WORK REQUIRED
All of the records must be set down again word for word.

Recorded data
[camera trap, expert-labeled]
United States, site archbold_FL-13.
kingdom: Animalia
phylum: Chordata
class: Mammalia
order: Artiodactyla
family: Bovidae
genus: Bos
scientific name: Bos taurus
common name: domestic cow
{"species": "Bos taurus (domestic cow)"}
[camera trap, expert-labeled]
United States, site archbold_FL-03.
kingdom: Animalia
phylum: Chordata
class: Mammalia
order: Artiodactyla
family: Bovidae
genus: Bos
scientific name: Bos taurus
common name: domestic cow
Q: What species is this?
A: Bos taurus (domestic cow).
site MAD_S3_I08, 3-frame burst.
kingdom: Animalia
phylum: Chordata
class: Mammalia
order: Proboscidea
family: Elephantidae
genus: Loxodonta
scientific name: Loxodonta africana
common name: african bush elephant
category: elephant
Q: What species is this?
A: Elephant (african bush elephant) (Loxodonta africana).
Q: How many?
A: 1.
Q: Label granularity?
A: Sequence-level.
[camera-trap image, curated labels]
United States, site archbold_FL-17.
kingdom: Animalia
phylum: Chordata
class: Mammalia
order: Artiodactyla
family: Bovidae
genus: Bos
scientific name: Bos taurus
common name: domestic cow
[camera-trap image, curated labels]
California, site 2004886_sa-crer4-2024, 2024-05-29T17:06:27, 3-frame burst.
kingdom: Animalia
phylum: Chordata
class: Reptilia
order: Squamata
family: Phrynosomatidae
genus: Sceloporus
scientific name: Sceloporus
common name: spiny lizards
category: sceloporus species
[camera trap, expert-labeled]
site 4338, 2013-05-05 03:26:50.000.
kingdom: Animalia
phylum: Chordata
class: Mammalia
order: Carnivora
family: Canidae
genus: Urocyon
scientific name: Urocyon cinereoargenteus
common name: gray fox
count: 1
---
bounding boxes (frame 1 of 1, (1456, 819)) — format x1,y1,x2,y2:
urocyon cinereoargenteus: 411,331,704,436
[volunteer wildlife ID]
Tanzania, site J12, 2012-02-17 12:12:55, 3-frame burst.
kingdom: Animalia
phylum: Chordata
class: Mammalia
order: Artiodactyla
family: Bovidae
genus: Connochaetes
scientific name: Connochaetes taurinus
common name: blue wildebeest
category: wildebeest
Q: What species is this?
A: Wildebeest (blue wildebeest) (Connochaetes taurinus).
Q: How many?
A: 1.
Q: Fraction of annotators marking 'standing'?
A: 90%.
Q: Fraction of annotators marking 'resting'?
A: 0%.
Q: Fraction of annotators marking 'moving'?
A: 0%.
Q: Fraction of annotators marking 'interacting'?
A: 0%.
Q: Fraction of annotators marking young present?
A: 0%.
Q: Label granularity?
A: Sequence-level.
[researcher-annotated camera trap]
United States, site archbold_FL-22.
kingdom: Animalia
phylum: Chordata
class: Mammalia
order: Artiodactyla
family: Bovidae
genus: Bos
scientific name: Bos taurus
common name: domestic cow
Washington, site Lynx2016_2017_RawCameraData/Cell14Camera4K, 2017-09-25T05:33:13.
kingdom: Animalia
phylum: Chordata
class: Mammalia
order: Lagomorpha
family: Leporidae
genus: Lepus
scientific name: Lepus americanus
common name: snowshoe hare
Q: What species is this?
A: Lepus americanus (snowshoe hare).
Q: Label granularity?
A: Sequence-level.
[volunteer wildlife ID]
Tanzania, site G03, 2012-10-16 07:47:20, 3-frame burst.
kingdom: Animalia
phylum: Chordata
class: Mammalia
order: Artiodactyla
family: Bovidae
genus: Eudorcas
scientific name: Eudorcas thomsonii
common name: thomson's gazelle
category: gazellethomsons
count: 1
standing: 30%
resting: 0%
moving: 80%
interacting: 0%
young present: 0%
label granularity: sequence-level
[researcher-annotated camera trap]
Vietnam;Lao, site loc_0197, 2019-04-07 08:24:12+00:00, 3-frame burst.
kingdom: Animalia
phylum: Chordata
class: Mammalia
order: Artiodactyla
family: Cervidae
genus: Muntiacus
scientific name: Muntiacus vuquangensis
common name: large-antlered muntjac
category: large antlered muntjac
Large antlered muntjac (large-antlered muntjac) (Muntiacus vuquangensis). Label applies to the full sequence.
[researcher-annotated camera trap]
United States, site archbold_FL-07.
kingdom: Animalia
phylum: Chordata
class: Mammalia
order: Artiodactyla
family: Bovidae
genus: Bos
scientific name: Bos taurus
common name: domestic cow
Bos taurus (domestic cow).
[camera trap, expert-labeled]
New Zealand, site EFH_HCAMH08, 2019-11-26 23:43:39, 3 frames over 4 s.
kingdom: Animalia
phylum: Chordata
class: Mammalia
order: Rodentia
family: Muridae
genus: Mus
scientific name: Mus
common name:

EXERCISE RESPONSE
[camera trap, expert-labeled]
United States, site archbold_FL-13.
kingdom: Animalia
phylum: Chordata
class: Mammalia
order: Artiodactyla
family: Bovidae
genus: Bos
scientific name: Bos taurus
common name: domestic cow
{"species": "Bos taurus (domestic cow)"}
[camera trap, expert-labeled]
United States, site archbold_FL-03.
kingdom: Animalia
phylum: Chordata
class: Mammalia
order: Artiodactyla
family: Bovidae
genus: Bos
scientific name: Bos taurus
common name: domestic cow
Q: What species is this?
A: Bos taurus (domestic cow).
site MAD_S3_I08, 3-frame burst.
kingdom: Animalia
phylum: Chordata
class: Mammalia
order: Proboscidea
family: Elephantidae
genus: Loxodonta
scientific name: Loxodonta africana
common name: african bush elephant
category: elephant
Q: What species is this?
A: Elephant (african bush elephant) (Loxodonta africana).
Q: How many?
A: 1.
Q: Label granularity?
A: Sequence-level.
[camera-trap image, curated labels]
United States, site archbold_FL-17.
kingdom: Animalia
phylum: Chordata
class: Mammalia
order: Artiodactyla
family: Bovidae
genus: Bos
scientific name: Bos taurus
common name: domestic cow
[camera-trap image, curated labels]
California, site 2004886_sa-crer4-2024, 2024-05-29T17:06:27, 3-frame burst.
kingdom: Animalia
phylum: Chordata
class: Reptilia
order: Squamata
family: Phrynosomatidae
genus: Sceloporus
scientific name: Sceloporus
common name: spiny lizards
category: sceloporus species
[camera trap, expert-labeled]
site 4338, 2013-05-05 03:26:50.000.
kingdom: Animalia
phylum: Chordata
class: Mammalia
order: Carnivora
family: Canidae
genus: Urocyon
scientific name: Urocyon cinereoargenteus
common name: gray fox
count: 1
---
bounding boxes (frame 1 of 1, (1456, 819)) — format x1,y1,x2,y2:
urocyon cinereoargenteus: 411,331,704,436
[volunteer wildlife ID]
Tanzania, site J12, 2012-02-17 12:12:55, 3-frame burst.
kingdom: Animalia
phylum: Chordata
class: Mammalia
order: Artiodactyla
family: Bovidae
genus: Connochaetes
scientific name: Connochaetes taurinus
common name: blue wildebeest
category: wildebeest
Q: What species is this?
A: Wildebeest (blue wildebeest) (Connochaetes taurinus).
Q: How many?
A: 1.
Q: Fraction of annotators marking 'standing'?
A: 90%.
Q: Fraction of annotators marking 'resting'?
A: 0%.
Q: Fraction of annotators marking 'moving'?
A: 0%.
Q: Fraction of annotators marking 'interacting'?
A: 0%.
Q: Fraction of annotators marking young present?
A: 0%.
Q: Label granularity?
A: Sequence-level.
[researcher-annotated camera trap]
United States, site archbold_FL-22.
kingdom: Animalia
phylum: Chordata
class: Mammalia
order: Artiodactyla
family: Bovidae
genus: Bos
scientific name: Bos taurus
common name: domestic cow
Washington, site Lynx2016_2017_RawCameraData/Cell14Camera4K, 2017-09-25T05:33:13.
kingdom: Animalia
phylum: Chordata
class: Mammalia
order: Lagomorpha
family: Leporidae
genus: Lepus
scientific name: Lepus americanus
common name: snowshoe hare
Q: What species is this?
A: Lepus americanus (snowshoe hare).
Q: Label granularity?
A: Sequence-level.
[volunteer wildlife ID]
Tanzania, site G03, 2012-10-16 07:47:20, 3-frame burst.
kingdom: Animalia
phylum: Chordata
class: Mammalia
order: Artiodactyla
family: Bovidae
genus: Eudorcas
scientific name: Eudorcas thomsonii
common name: thomson's gazelle
category: gazellethomsons
count: 1
standing: 30%
resting: 0%
moving: 80%
interacting: 0%
young present: 0%
label granularity: sequence-level
[researcher-annotated camera trap]
Vietnam;Lao, site loc_0197, 2019-04-07 08:24:12+00:00, 3-frame burst.
kingdom: Animalia
phylum: Chordata
class: Mammalia
order: Artiodactyla
family: Cervidae
genus: Muntiacus
scientific name: Muntiacus vuquangensis
common name: large-antlered muntjac
category: large antlered muntjac
Large antlered muntjac (large-antlered muntjac) (Muntiacus vuquangensis). Label applies to the full sequence.
[researcher-annotated camera trap]
United States, site archbold_FL-07.
kingdom: Animalia
phylum: Chordata
class: Mammalia
order: Artiodactyla
family: Bovidae
genus: Bos
scientific name: Bos taurus
common name: domestic cow
Bos taurus (domestic cow).
[camera trap, expert-labeled]
New Zealand, site EFH_HCAMH08, 2019-11-26 23:43:39, 3 frames over 4 s.
kingdom: Animalia
phylum: Chordata
class: Mammalia
order: Rodentia
family: Muridae
genus: Mus
scientific name: Mus
common name:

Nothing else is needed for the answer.